ROMA – Sono quattro gli articoli della Costituzione che vengono toccati dalla riforma che introduce il premierato, cioè l’elezione diretta del presidente del Consiglio: l’articolo 94, 92, 88 e 59. La maggioranza di centrodestra sostiene che è stato fatto un lavoro chirurgico, ma in realtà la Carta cambia in modo sostanziale nella forma di governo.
Il cuore della riforma.
ll presidente del Consiglio viene eletto a suffragio universale e diretto e dura in carica 5 anni. Di fatto l’elezione del Parlamento è “a strascico” rispetto premier. Le Camere seguono cioè il destino del premier. È modificato l’articolo 92 della Carta dall’articolo 5 della riforma. Da evidenziare: non è stabilito quante saranno le schede che l’elettore si troverà nell’urna, l’ipotesi più probabile è che siano tre, una per la Camera, una per il Senato e una per il premier. È per ora chiarita la “contestualità” dell’elezione di Camere e premier.
La norma anti ribaltone
È stata la più discussa delle parti del premierato, perché sembra semplice stabilire che un premier resti in carica i 5 anni previsti, ma restano molte incognite e possibili crisi. E allora cosa accade? Entro dieci giorni dalla formazione, il governo si presenta alle Camere per la fiducia. Se il premier neo eletto non la ottiene, può riprovarci, ma può fare solo due tentativi. Se viene bocciato anche la seconda volta, allora si torna al voto.

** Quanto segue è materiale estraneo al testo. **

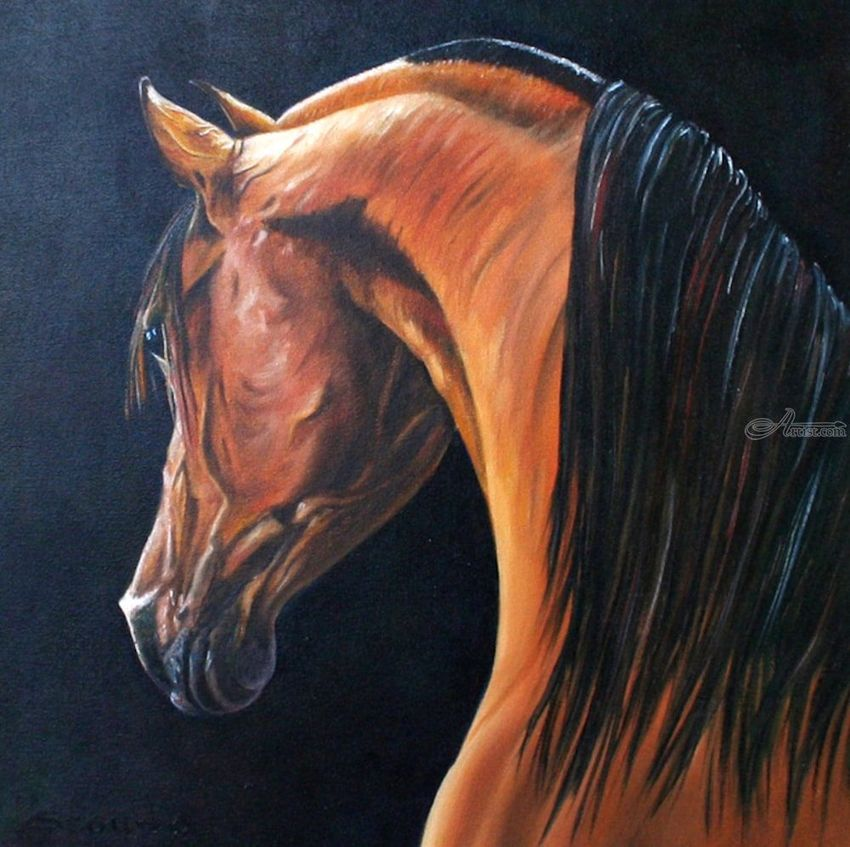 Arabian #2, Paintings, Fine Art, Realism, Animals, Portrait, Wildlife, Canvas, By Rick Seguso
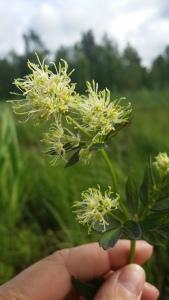 keltaängelmä-thalictrum-flavum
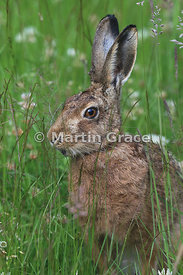 European Brown Hare (Lepus europaeus) in long meadow grass, Cairngorm National Park, Scotland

Nonostante la contrarierà dei meloniani, i più convinti a sostenere che premier e Parlamento dovessero rispondere al principio di “simul stabunt, simul cadent”, è stata introdotta una norma anti ribaltone. Anche se la maggioranza parla di un “simul simul” temperato, perché il pallino della legislatura è sempre nelle mani del premier eletto.
Quindi nell’ipotesi di impedimento personale o di dimissioni volontarie del premier, entro sette giorni può chiedere di sciogliere le Camere, previa informativa parlamentare. Se non lo fa, è previsto che il capo dello Stato possa affidare l’incarico a un parlamentare che sia stato candidato in collegamento con il presidente del Consiglio eletto per attuare il programma. Può accadere solo una volta nella legislatura.
Mai più Monti o Draghi.
Evitato il ricorso a governi tecnici, tipo quelli di Ciampi, Monti, Draghi, Conte: impossibili con queste regole.
Legge elettorale decisiva
Sono state fatte tante ipotesi, ma la legge elettorale è un capitolo da affrontare. Non è ancora fissata la soglia con cui viene eletto il premier. Sarà inoltre il sistema elettorale a garantire al presidente del Consiglio eletto la maggioranza assoluta attraverso un premio di maggioranza.
Limite di mandato
Il premier è eletto per cinque anni e per non più di due legislature consecutive che possono aumentare a tre se complessivamente il periodo in cui ha ricoperto l’incarico è stato inferiore a sette anni e sei mesi.
Stop senatori a vita
Cambia l’articolo 59 della Carta che recita: “Il presidente della Repubblica può nominare senatori a vita cinque cittadini che abbiano illustrato la Patria per altissimi meriti nel campo sociale, scientifico, artistico, letterario”. Resteranno in carica gli attuali Segre, Monti, Rubbia, Piano, Cattaneo.
Presidente della Repubblica
Conferisce l’incarico all’eletto e può revocare i ministri su proposta del premier. Però i poteri di garanzia, ovvero la possibilità di intervenire nella formazione dei governi a inizio legislatura o di avere un ruolo nella soluzione di emergenze istituzionali, non gli spettano più. Tuttavia conserva gli altri poteri, tra i quali la nomina dei 5 giudici costituzionali e presiede il Csm. Promulga le leggi ed emana i decreti aventi valore di legge e i regolamenti. Per l’elezione del capo dello Stato inoltre sarà necessaria una maggioranza assoluta solo dal settimo scrutinio.
Norma transitoria
Al secondo comma è scritto che «la legge costituzionale si applica a decorrere dalla data del primo scioglimento o della prima cessazione delle Camere, successiva alla data di entrata in vigore della disciplina per l’elezione del presidente del Consiglio dei ministri e delle Camere». Resta la suspense: se la Consulta bocciasse le future regole sul voto?